> **Text**
◆ ◆ ◆
7
Halide compounds hum inside the floodlights
pouring down lumens on the prison yard
across the service lane. Sleep is futile.
Antarctic breezes rattle loops of barbed wire.
Pairs of men in dark coats milled from rough wool
make laps of the yard’s fenced interior.
I lean out the window, into the brumal air
of tonight’s vision. The lifers carry on.
They walk their fates in thick woollen coats,
addressing each other inaudibly—
confessing and sanctifying their stories
with hand gestures, glowing tips of cigarettes.
You sleep. It is too late to show you them.
Their cold cells are a museum, open at 9 a.m.
Michael Steven
This is poem 7 from a sequence called ‘Leviathan’ in The Lifers (Otago University press, 2020).
Jeffrey reads ‘7’
Jeffrey Paparoa Holman:
There is a whakapapa of prison poetry that links Michael Steven’s poem on men behind bars in The Lifers, his recent second volume from Otago University Press. The poems in this book have gritty echoes that François Villon would hear and feel; a deep well of humanity also that Oscar Wilde would appreciate, from his cell in Reading Gaol. Whether we are watching users scoring, thieves preparing a raid, a friend mourning the suicide of a kindred lost soul, there opens up before us a vision of brokenness elegised with compassion through an unsparing binocular lens. The poem considered here – Sonnet 7 from a series, Leviathan – captures precisely the cold realities of those sentenced to life for the most serious of crimes. The effect is so visual, it returned to me a memory of Van Gogh’s ‘Prisoners Exercising’, painted in 1890 while he was in the asylum at Saint-Rémy, suffering deep depression. Most Fridays, with two other poets, Bernadette Hall and Jeni Curtis, we take part in a reading group at Christchurch Mens Prison; I recently took copies of this poem and shared it. The silence that greeted its reading attested the truth Michael Steven has captured, from the inside. This poem – and the rest of his fine and developing oeuvre – invite your close attention.
◆ ◆ ◆
> **Directions**
1. In the text, in what year did Van Gogh paint 'Prisoners Exercising'?
2. List every scene that the commentary in the text says we watch in the poems of The Lifers.

> **Data provided**
◆ ◆ ◆
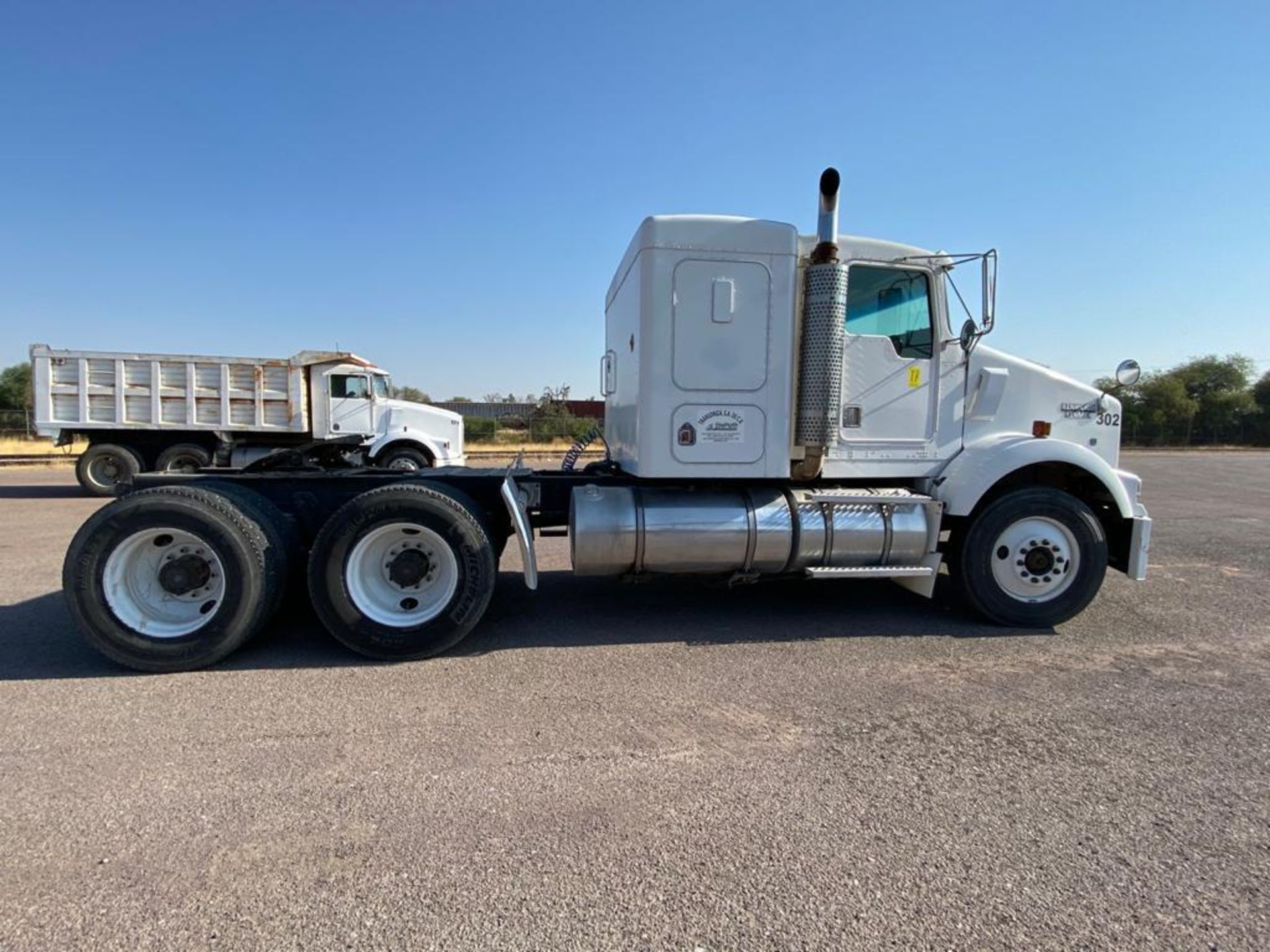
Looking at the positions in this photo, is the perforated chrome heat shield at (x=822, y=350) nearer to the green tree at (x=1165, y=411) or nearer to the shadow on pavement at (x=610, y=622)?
◆ ◆ ◆
> **Expected responses**
1. 1890

2. Users scoring; thieves preparing a raid; a friend mourning the suicide of a kindred lost soul.